§ **Task instructions**
Each entry that follows is to be retyped exactly. Pictures do not belong in the copy.

§ **Data records**

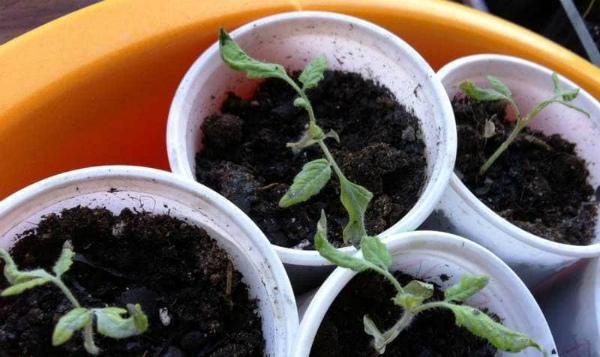 Причины скручивания листьев у рассады томатов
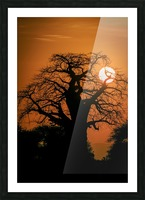 Baobab Sunset Picture Frame print
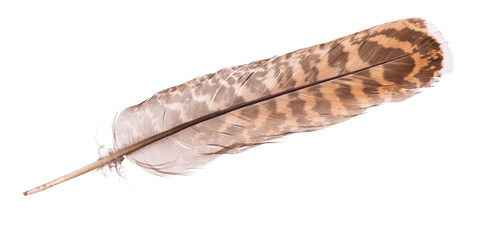 variegated eagle feather on white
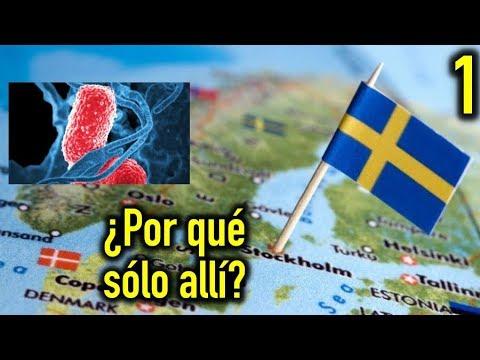 ¿Qué está pasando en Suecia? (Parte 1)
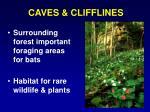 caves clifflines
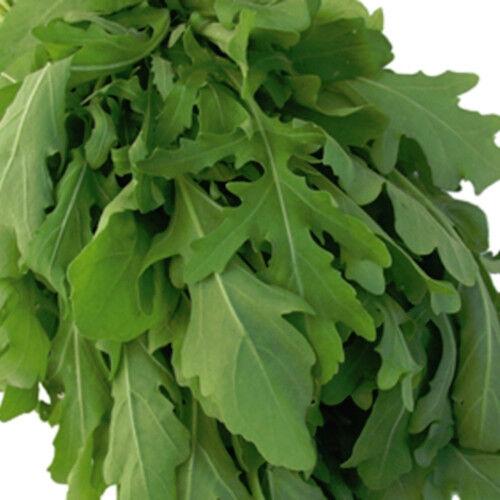 Rauke Salatrauke Rucola einjährig 5 g Züchtersaat für 10 m²  Samen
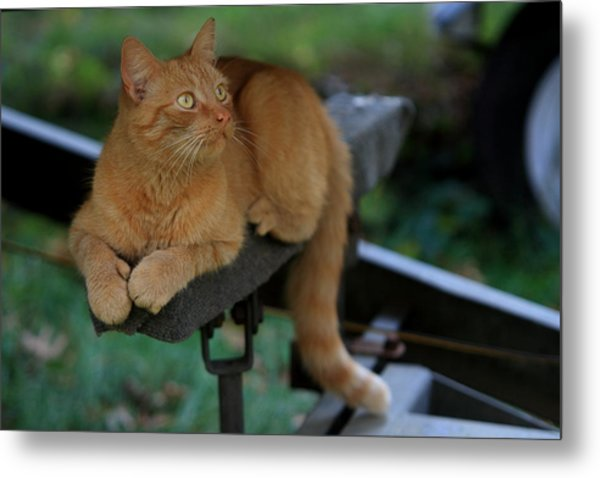 5-toe'd Orange Cat Of The Marina Metal Print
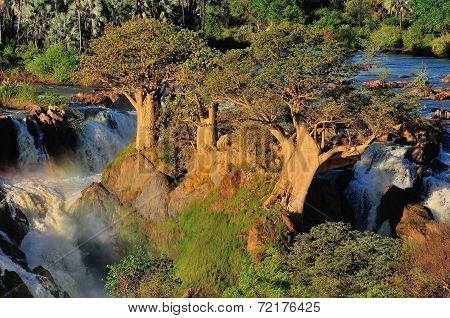 Baobabs At Epupa Waterfall, Namibia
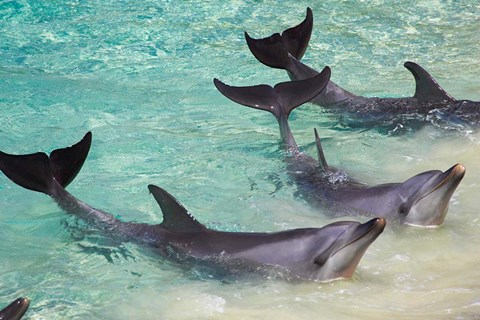 Framed Dolphins, Sea World, Gold Coast, Queensland, Australia Print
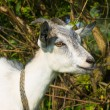 Nanny goat smiling — Stock Photo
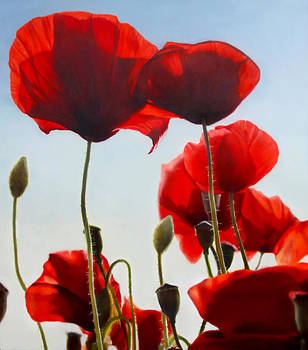 Poppies by Thomas Darnell
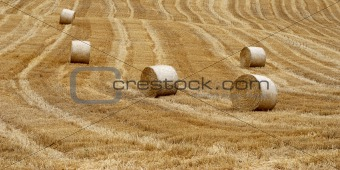 After harvest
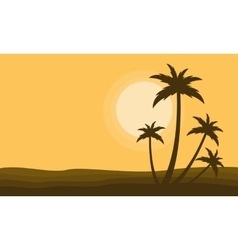 Clump palm scenery at sunset silhouettes vector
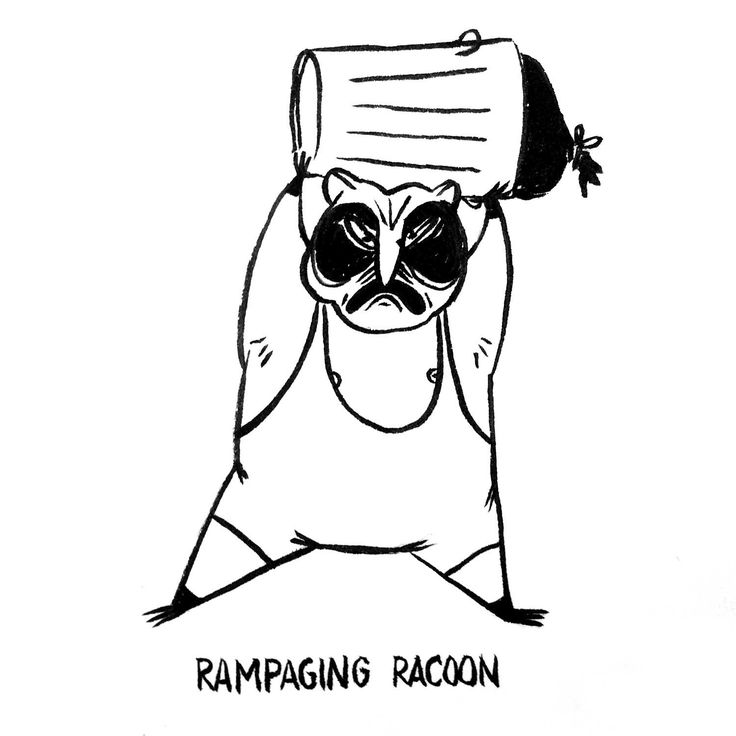 DAY 18 of Karo Rigaud's 2016 illustrated advent calendar: a Rampaging Racoon!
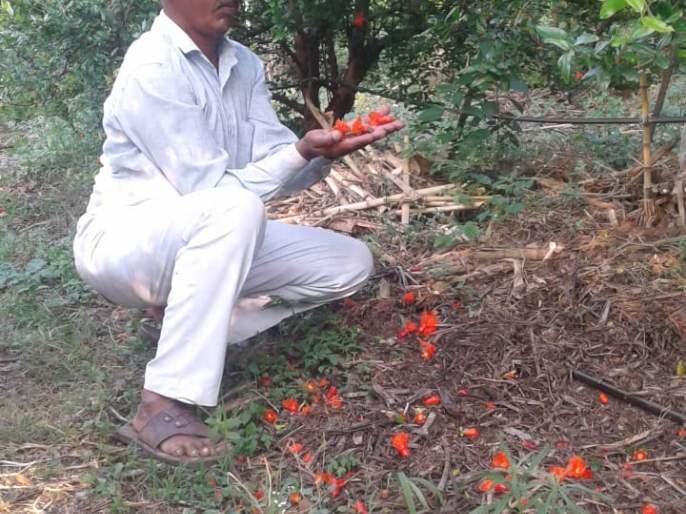 6 acres of pomegranate garden in danger! | ७५० एकरवरील डाळींब बागा धोक्यात !
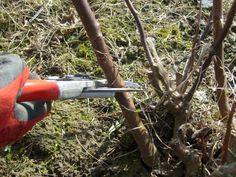 Pielęgnacja róż wiosną Winter Garden, Outdoor Power Equipment, Garden Tools, Gardening, Yard Tools, Lawn And Garden, Horticulture, Terraced Garden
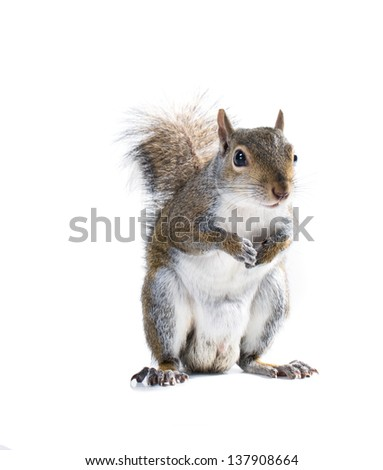 The American gray squirrel is holding legs to his chest. Isolated on white background - stock photo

§ **Answer area**
 Причины скручивания листьев у рассады томатов
 Baobab Sunset Picture Frame print
 variegated eagle feather on white
 ¿Qué está pasando en Suecia? (Parte 1)
 caves clifflines
 Rauke Salatrauke Rucola einjährig 5 g Züchtersaat für 10 m²  Samen
 5-toe'd Orange Cat Of The Marina Metal Print
 Baobabs At Epupa Waterfall, Namibia
 Framed Dolphins, Sea World, Gold Coast, Queensland, Australia Print
 Nanny goat smiling — Stock Photo
 Poppies by Thomas Darnell
 After harvest
 Clump palm scenery at sunset silhouettes vector
 DAY 18 of Karo Rigaud's 2016 illustrated advent calendar: a Rampaging Racoon!
 6 acres of pomegranate garden in danger! | ७५० एकरवरील डाळींब बागा धोक्यात !
 Pielęgnacja róż wiosną Winter Garden, Outdoor Power Equipment, Garden Tools, Gardening, Yard Tools, Lawn And Garden, Horticulture, Terraced Garden
 The American gray squirrel is holding legs to his chest. Isolated on white background - stock photo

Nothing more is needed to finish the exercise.